● SOURCE MATERIAL:
■ ■ ■ ■ ■

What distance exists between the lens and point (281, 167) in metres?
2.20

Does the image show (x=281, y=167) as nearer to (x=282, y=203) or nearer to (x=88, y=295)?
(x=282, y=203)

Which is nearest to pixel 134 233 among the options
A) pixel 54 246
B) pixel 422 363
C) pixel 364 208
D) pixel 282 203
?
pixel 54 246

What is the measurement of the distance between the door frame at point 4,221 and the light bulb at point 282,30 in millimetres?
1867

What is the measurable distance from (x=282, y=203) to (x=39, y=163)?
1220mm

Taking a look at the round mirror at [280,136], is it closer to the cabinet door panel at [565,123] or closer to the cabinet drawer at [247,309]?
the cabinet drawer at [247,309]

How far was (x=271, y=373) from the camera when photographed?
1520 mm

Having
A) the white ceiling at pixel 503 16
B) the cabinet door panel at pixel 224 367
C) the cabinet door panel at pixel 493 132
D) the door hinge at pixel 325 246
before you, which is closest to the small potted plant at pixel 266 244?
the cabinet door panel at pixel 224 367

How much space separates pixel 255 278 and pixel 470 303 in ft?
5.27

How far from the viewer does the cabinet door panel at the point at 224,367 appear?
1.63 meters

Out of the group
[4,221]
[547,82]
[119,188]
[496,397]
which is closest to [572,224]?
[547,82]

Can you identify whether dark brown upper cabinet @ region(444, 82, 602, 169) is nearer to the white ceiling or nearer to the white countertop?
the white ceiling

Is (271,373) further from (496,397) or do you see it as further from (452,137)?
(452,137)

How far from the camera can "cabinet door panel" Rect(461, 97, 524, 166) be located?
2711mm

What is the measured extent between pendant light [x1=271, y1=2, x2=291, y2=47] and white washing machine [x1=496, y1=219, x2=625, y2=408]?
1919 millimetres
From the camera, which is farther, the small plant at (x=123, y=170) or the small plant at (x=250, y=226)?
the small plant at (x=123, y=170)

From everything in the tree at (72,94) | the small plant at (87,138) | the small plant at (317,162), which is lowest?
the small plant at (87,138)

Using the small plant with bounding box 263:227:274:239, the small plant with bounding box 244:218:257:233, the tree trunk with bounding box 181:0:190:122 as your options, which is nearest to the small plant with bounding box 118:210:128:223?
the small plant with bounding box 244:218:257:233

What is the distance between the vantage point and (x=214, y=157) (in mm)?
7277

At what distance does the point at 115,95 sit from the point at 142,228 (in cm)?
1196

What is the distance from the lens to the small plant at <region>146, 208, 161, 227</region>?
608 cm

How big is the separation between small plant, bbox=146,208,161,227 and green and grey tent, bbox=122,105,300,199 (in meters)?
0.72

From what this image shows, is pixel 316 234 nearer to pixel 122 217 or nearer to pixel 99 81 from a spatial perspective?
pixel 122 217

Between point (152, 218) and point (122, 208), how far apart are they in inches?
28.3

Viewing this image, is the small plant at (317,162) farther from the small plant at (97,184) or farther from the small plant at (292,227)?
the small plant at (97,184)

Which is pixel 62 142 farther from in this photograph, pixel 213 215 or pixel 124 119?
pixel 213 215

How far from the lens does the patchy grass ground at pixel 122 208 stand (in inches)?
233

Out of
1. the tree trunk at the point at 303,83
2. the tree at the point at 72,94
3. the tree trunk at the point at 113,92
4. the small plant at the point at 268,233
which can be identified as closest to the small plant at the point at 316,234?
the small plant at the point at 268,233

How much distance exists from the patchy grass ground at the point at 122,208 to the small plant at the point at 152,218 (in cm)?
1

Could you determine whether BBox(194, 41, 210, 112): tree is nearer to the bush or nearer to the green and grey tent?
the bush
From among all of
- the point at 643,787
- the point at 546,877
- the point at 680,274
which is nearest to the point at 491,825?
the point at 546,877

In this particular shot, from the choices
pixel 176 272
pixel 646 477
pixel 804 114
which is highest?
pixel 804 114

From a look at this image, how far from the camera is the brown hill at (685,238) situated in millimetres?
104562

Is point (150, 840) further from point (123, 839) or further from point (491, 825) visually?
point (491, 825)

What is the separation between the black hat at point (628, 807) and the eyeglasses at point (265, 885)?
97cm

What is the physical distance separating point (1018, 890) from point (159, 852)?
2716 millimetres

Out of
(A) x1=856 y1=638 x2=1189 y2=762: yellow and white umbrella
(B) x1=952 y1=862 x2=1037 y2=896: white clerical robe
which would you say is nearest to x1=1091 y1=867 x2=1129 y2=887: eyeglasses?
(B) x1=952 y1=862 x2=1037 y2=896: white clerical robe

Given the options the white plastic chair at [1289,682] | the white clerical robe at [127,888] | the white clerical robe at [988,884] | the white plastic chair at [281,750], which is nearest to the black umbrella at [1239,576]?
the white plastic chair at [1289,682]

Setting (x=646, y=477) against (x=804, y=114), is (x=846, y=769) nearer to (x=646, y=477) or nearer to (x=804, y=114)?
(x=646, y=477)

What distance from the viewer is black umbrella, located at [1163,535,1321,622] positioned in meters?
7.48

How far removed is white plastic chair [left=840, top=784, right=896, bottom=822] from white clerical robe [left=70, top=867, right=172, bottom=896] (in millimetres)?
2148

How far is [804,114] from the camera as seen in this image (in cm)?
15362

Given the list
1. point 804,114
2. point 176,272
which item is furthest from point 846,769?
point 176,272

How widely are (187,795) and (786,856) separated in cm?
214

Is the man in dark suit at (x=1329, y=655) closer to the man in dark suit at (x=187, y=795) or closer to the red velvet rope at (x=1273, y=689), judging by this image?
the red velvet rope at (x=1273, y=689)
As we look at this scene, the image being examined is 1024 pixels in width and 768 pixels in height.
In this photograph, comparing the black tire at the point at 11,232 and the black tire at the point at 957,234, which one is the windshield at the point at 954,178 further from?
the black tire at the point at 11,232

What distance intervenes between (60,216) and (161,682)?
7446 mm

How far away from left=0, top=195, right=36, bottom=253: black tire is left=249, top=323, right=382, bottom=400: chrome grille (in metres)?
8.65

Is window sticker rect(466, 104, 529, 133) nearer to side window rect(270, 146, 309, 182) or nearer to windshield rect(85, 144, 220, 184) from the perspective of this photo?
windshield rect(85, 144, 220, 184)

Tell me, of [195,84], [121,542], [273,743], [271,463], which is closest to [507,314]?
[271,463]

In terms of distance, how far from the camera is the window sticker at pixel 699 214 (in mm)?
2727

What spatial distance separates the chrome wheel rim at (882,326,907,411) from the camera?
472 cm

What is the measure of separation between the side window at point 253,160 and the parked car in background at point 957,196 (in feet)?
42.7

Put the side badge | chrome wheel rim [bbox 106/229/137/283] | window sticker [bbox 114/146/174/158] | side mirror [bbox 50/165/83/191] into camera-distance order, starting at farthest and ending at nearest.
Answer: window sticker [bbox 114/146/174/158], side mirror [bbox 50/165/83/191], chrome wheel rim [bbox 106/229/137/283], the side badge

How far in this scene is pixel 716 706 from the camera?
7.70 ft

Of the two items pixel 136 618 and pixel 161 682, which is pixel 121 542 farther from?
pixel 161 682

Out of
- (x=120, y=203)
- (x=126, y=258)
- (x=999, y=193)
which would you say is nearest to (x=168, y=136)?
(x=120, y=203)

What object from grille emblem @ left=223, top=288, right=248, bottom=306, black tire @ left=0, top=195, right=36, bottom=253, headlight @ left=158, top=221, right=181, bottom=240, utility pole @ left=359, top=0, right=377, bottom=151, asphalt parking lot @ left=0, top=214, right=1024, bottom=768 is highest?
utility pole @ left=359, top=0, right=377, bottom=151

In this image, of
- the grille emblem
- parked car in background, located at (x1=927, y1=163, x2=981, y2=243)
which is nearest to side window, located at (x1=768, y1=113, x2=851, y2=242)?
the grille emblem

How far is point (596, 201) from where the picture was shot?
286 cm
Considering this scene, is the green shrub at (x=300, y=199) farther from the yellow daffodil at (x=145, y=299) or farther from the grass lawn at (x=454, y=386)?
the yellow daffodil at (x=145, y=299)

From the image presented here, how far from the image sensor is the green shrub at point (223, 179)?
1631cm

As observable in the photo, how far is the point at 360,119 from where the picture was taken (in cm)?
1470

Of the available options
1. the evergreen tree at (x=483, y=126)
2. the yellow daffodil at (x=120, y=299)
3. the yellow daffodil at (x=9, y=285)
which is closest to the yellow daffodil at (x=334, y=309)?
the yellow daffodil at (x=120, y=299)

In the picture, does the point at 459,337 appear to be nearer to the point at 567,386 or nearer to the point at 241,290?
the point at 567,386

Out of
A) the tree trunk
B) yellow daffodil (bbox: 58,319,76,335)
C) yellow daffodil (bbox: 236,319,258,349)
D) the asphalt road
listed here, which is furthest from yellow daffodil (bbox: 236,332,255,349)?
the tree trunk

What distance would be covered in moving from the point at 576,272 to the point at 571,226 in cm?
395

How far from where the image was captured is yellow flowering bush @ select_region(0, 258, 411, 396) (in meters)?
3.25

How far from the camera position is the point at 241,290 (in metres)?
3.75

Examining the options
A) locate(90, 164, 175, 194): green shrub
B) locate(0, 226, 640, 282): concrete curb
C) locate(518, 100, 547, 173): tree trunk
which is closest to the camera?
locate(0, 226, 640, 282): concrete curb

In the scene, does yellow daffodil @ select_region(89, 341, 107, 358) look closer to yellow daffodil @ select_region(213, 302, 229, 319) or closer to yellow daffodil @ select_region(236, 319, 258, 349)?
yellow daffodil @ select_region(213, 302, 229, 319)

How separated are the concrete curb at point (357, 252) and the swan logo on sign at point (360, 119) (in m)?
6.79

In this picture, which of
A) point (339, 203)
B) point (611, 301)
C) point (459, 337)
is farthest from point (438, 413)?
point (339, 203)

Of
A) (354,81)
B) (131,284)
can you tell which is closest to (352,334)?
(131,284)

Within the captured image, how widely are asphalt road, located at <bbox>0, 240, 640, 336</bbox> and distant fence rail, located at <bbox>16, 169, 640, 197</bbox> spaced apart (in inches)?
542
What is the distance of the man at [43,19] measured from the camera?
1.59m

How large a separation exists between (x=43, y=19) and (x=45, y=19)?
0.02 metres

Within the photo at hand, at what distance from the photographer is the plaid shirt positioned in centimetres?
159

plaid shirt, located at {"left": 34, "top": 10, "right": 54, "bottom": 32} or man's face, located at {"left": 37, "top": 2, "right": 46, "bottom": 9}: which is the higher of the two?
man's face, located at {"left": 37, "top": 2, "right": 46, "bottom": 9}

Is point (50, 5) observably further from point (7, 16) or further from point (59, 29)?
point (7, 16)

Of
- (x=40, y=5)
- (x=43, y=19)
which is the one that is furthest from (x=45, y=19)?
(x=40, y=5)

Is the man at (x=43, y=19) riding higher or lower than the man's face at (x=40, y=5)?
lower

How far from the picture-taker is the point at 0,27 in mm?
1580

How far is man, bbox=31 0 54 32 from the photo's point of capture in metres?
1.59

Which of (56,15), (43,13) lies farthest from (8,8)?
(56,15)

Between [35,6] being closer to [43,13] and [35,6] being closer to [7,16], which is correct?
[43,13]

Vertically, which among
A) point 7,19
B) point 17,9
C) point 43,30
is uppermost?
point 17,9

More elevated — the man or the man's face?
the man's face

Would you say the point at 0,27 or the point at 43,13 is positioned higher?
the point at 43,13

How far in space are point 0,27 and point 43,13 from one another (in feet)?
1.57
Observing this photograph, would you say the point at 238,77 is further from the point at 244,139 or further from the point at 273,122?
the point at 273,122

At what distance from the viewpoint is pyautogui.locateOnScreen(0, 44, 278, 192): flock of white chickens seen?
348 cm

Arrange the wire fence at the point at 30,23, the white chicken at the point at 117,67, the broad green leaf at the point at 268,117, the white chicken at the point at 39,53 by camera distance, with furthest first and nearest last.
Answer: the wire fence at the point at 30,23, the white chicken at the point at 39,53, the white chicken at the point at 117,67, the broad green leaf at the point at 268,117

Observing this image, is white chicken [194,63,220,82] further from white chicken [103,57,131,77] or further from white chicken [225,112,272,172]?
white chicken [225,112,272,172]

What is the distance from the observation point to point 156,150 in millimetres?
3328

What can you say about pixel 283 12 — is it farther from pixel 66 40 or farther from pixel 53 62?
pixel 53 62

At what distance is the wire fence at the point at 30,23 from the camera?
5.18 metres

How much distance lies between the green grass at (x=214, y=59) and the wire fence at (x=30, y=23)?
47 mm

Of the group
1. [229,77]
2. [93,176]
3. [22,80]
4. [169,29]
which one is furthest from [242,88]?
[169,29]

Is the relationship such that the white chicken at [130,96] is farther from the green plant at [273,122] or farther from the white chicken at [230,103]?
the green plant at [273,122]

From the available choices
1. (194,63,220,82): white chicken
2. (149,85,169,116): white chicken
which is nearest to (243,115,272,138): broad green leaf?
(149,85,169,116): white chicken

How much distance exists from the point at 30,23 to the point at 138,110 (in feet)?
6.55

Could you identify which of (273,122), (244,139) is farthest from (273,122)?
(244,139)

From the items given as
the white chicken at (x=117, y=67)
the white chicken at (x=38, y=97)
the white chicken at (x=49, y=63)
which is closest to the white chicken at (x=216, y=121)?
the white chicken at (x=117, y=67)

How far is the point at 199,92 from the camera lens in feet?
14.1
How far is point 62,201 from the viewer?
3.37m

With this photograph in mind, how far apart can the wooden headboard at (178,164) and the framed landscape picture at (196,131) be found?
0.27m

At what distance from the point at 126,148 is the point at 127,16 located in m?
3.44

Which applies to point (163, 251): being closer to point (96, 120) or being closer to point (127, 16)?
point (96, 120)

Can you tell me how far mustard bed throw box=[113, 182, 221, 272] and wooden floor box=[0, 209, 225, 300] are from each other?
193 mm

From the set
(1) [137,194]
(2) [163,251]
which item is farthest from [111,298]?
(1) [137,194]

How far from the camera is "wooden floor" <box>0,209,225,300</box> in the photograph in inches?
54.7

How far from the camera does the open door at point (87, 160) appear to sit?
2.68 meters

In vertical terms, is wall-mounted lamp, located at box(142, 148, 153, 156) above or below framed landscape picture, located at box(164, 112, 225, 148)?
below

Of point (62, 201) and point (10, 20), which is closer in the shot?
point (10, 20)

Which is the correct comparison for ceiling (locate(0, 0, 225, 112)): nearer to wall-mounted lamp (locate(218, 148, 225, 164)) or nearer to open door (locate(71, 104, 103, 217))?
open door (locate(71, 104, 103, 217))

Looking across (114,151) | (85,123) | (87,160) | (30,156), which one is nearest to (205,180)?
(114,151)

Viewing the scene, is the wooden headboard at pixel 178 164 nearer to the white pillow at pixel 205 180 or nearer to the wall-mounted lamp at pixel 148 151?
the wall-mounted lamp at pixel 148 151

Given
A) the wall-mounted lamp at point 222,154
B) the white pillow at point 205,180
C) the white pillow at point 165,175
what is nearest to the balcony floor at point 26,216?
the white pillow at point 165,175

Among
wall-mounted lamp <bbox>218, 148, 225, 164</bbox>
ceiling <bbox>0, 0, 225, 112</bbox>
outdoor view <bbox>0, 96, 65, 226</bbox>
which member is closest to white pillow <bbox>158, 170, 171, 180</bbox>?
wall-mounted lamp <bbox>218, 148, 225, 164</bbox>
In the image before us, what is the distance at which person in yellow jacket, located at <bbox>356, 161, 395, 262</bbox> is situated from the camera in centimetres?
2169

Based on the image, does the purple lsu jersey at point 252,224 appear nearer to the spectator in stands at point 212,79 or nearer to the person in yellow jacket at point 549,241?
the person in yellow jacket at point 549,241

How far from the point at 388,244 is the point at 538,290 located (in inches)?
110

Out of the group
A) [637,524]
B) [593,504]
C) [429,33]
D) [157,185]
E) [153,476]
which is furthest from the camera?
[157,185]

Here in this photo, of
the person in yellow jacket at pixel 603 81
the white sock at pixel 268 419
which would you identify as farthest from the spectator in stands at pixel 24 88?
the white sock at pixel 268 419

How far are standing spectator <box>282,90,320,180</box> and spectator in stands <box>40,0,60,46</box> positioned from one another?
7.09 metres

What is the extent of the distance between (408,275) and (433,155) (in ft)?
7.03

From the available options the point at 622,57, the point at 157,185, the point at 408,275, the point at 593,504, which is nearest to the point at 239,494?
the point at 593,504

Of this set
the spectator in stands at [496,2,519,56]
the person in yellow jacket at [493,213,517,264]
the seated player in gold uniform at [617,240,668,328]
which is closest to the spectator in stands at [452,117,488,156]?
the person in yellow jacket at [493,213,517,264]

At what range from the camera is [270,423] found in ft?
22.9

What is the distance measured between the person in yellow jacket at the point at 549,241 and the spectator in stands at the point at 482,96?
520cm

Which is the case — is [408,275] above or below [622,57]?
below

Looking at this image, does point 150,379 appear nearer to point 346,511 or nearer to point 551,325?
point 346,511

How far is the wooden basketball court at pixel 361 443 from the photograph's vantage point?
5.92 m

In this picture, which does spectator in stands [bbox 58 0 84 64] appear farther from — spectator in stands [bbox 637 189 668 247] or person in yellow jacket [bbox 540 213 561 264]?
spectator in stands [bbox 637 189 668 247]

■ ■ ■ ■ ■

● GIVEN INSTRUCTION:
Give back, exactly as written, the lines from the one with "From the available options" to the last line.

● RESULT OF THE EXERCISE:
From the available options the point at 622,57, the point at 157,185, the point at 408,275, the point at 593,504, which is nearest to the point at 239,494?
the point at 593,504

Of this set
the spectator in stands at [496,2,519,56]
the person in yellow jacket at [493,213,517,264]
the seated player in gold uniform at [617,240,668,328]
which is closest to the spectator in stands at [452,117,488,156]?
the person in yellow jacket at [493,213,517,264]

At what range from the camera is [270,423] found in ft?
22.9

What is the distance measured between the person in yellow jacket at the point at 549,241 and the spectator in stands at the point at 482,96?
520cm

Which is the case — is [408,275] above or below [622,57]?
below

Looking at this image, does point 150,379 appear nearer to point 346,511 or nearer to point 551,325?
point 346,511

How far is the wooden basketball court at pixel 361 443 from the photograph's vantage point?
5.92 m

In this picture, which does spectator in stands [bbox 58 0 84 64] appear farther from — spectator in stands [bbox 637 189 668 247] or person in yellow jacket [bbox 540 213 561 264]?
spectator in stands [bbox 637 189 668 247]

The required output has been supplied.